__WHAT THE TASK REQUIRES__. What you give back should be exactly the opening lines of the data, ending with the line that contains "Q: Label granularity?" and including it.

__ENTRIES PROVIDED__.
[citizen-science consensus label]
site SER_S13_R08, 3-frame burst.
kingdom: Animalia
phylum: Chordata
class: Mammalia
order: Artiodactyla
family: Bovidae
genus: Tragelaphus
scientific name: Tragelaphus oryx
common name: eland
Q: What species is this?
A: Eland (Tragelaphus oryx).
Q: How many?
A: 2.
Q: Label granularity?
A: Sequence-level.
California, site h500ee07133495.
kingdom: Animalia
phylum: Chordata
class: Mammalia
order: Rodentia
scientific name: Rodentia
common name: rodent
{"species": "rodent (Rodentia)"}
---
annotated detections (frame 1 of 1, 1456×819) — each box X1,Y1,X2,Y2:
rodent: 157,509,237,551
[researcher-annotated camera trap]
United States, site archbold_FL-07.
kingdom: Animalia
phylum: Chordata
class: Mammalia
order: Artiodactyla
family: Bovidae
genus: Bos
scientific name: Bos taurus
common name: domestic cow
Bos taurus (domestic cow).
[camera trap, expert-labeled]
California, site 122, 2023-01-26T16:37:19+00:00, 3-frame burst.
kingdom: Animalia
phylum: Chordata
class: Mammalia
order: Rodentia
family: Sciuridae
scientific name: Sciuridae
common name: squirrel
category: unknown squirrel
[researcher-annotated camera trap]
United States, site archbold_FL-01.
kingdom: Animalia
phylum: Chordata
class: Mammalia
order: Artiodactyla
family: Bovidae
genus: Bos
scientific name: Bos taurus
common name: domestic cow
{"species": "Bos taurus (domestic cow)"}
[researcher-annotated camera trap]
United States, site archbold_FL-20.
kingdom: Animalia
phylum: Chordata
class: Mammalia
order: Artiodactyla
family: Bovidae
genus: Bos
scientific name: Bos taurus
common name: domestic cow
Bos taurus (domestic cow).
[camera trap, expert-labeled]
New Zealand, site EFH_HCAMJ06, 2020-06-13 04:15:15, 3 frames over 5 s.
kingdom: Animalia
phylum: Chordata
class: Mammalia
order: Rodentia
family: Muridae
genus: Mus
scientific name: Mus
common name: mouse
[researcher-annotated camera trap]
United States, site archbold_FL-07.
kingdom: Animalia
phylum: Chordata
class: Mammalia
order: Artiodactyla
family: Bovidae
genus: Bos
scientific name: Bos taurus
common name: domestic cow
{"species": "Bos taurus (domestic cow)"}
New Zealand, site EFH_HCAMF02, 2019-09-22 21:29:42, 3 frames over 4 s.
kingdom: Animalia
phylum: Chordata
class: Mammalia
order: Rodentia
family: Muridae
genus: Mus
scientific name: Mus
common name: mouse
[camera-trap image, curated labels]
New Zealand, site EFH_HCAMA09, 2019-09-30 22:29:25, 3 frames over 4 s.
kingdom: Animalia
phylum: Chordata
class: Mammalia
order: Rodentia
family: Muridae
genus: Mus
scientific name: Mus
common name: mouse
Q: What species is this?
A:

__WRITTEN REPLY__.
[citizen-science consensus label]
site SER_S13_R08, 3-frame burst.
kingdom: Animalia
phylum: Chordata
class: Mammalia
order: Artiodactyla
family: Bovidae
genus: Tragelaphus
scientific name: Tragelaphus oryx
common name: eland
Q: What species is this?
A: Eland (Tragelaphus oryx).
Q: How many?
A: 2.
Q: Label granularity?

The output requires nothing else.